CFOOD, a network of fisheries scientists, responded this week to an article in Medium titled, Environmental Bullies, how conservation ideologues attack scientists who don’t agree with them.

CFOOD summarizes the article well:

“Dr. Lutcavage felt [Carl] Safina and other NGOs like Pew Oceans have maligned her and her peers for their research because it would, ‘get in the way of fund-raising campaigns, messages to the media, book sales, rich donors, and perhaps the most insidious – attempts to influence US fisheries and ocean policies.'”

CFOOD contributor John Sibert of the University of Hawaii says that pressure for scientists to change or “spin” research results occurs more often than it should. He shares his most recent experience with pressure that came from a stringer who writes for Science magazine.

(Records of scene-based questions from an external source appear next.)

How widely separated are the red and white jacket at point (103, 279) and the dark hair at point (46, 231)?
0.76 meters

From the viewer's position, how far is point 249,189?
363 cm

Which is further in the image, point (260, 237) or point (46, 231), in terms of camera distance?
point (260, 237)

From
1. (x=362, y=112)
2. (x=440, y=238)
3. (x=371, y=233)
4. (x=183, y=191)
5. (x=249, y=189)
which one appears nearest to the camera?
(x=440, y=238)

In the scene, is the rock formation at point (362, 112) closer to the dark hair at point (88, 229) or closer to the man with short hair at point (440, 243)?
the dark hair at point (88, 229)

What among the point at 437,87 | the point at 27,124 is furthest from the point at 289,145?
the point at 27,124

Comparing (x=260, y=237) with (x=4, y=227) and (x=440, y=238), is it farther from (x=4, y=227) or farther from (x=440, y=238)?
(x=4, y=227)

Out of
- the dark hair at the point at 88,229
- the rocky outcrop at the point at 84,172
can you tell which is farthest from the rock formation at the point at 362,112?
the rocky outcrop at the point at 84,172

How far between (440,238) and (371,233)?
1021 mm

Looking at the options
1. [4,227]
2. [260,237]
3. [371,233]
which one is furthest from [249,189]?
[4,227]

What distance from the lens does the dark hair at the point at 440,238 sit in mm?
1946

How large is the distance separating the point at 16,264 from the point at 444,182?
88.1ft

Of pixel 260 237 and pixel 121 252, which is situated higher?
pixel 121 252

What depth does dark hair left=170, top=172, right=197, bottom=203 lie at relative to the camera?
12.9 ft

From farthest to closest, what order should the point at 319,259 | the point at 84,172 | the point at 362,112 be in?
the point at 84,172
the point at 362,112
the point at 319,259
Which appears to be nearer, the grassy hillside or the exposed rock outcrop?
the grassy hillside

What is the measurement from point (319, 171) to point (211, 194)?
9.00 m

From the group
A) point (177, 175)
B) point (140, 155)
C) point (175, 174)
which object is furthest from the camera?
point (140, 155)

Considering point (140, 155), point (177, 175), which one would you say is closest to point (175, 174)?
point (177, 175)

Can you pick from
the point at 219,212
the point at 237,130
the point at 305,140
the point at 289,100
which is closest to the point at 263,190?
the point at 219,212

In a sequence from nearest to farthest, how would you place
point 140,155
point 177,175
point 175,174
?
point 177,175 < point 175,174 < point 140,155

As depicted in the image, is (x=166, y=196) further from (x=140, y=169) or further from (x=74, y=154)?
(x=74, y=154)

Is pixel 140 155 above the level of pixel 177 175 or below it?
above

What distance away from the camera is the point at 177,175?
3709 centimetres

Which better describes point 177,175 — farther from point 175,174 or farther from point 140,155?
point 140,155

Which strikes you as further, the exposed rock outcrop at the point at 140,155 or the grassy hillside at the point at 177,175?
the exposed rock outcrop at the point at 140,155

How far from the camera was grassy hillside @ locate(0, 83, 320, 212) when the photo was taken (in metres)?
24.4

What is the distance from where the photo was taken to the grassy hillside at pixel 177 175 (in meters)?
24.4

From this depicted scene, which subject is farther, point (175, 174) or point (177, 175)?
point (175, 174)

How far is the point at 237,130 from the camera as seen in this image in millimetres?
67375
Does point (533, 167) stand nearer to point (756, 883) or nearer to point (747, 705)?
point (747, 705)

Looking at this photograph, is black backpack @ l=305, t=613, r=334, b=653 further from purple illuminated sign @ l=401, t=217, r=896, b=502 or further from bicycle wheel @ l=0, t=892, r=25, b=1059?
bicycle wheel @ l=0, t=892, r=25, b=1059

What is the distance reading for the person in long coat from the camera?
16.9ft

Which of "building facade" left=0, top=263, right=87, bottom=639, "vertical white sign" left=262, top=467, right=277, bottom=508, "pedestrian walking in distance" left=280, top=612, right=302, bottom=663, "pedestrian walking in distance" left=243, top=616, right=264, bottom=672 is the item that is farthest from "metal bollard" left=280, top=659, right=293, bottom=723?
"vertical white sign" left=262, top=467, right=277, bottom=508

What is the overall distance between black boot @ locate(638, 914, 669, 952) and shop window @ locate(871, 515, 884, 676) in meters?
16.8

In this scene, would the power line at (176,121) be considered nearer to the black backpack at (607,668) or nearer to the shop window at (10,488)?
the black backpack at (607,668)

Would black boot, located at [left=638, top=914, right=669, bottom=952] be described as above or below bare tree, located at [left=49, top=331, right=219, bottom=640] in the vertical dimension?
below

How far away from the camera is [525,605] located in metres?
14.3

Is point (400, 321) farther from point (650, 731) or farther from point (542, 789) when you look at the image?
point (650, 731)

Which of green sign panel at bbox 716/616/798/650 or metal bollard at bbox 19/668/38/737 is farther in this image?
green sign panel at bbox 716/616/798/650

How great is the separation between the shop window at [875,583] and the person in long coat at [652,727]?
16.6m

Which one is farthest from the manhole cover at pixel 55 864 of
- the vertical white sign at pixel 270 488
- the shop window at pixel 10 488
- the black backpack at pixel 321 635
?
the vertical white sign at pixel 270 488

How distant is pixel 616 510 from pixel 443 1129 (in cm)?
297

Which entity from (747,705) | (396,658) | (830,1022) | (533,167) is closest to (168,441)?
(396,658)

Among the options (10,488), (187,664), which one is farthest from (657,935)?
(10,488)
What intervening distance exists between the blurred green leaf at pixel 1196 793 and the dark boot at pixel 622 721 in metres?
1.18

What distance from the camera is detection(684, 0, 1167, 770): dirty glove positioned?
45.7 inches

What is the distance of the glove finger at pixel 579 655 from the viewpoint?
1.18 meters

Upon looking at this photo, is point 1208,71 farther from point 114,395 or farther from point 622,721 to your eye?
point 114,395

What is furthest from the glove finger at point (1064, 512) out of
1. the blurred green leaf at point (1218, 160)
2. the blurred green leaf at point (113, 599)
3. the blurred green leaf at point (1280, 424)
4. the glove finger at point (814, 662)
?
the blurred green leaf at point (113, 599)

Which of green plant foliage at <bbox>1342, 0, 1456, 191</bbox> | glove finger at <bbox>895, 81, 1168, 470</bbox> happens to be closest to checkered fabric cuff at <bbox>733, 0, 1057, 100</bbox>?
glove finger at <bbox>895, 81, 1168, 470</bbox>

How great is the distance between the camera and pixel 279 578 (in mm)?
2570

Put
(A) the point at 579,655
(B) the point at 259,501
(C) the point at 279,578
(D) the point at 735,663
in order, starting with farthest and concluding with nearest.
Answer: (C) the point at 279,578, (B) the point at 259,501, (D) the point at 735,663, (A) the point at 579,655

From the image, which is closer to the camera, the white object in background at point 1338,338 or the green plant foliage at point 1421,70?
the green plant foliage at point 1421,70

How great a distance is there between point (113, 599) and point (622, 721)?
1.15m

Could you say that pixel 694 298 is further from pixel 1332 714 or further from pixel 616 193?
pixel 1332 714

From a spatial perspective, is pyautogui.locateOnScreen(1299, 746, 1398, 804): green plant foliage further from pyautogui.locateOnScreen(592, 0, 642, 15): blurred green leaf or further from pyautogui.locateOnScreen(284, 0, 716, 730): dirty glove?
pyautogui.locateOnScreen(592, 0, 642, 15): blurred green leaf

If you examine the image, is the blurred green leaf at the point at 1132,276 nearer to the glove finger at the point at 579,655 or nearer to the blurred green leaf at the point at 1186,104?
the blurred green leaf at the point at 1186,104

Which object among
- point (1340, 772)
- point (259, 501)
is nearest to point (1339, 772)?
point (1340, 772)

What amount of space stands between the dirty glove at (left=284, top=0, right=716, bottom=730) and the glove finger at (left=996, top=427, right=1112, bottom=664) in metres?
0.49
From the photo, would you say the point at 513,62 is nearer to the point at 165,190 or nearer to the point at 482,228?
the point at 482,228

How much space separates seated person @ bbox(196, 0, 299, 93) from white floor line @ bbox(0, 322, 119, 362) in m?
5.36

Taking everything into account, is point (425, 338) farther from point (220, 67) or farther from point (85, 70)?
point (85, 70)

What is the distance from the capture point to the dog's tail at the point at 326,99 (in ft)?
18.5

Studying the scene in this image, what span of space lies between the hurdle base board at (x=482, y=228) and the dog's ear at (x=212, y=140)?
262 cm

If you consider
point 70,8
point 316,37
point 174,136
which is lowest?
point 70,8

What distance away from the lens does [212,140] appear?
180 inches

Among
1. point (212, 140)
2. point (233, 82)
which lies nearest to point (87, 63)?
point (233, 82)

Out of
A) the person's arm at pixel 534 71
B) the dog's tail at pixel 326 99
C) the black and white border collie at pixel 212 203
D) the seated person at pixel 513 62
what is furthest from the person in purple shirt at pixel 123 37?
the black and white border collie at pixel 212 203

The reporter’s approach was to play word games with Sibert’s replies in order to make it seem that Sibert’s research supported MPAs; it did not. Sibert repeatedly explained that the research showed that closing high-seas pockets had no effect whatsoever on the viability of tuna populations and that empirical evidence showed that the closure of the western high seas pockets in 2008 had in fact increased tuna catches. 

Sibert summarizes with great advice:

“Instead of attacking the messenger and implying that Lutcavage and her colleagues are industry tools, Safina should have embraced the science, supported tuna conservation, and applied pressure in ICCAT to change its antiquated management. By attempting to smear Lutcavage and her NOAA colleagues, he demeans science in general and those of us who try to apply scientific approaches to resource management in particular.”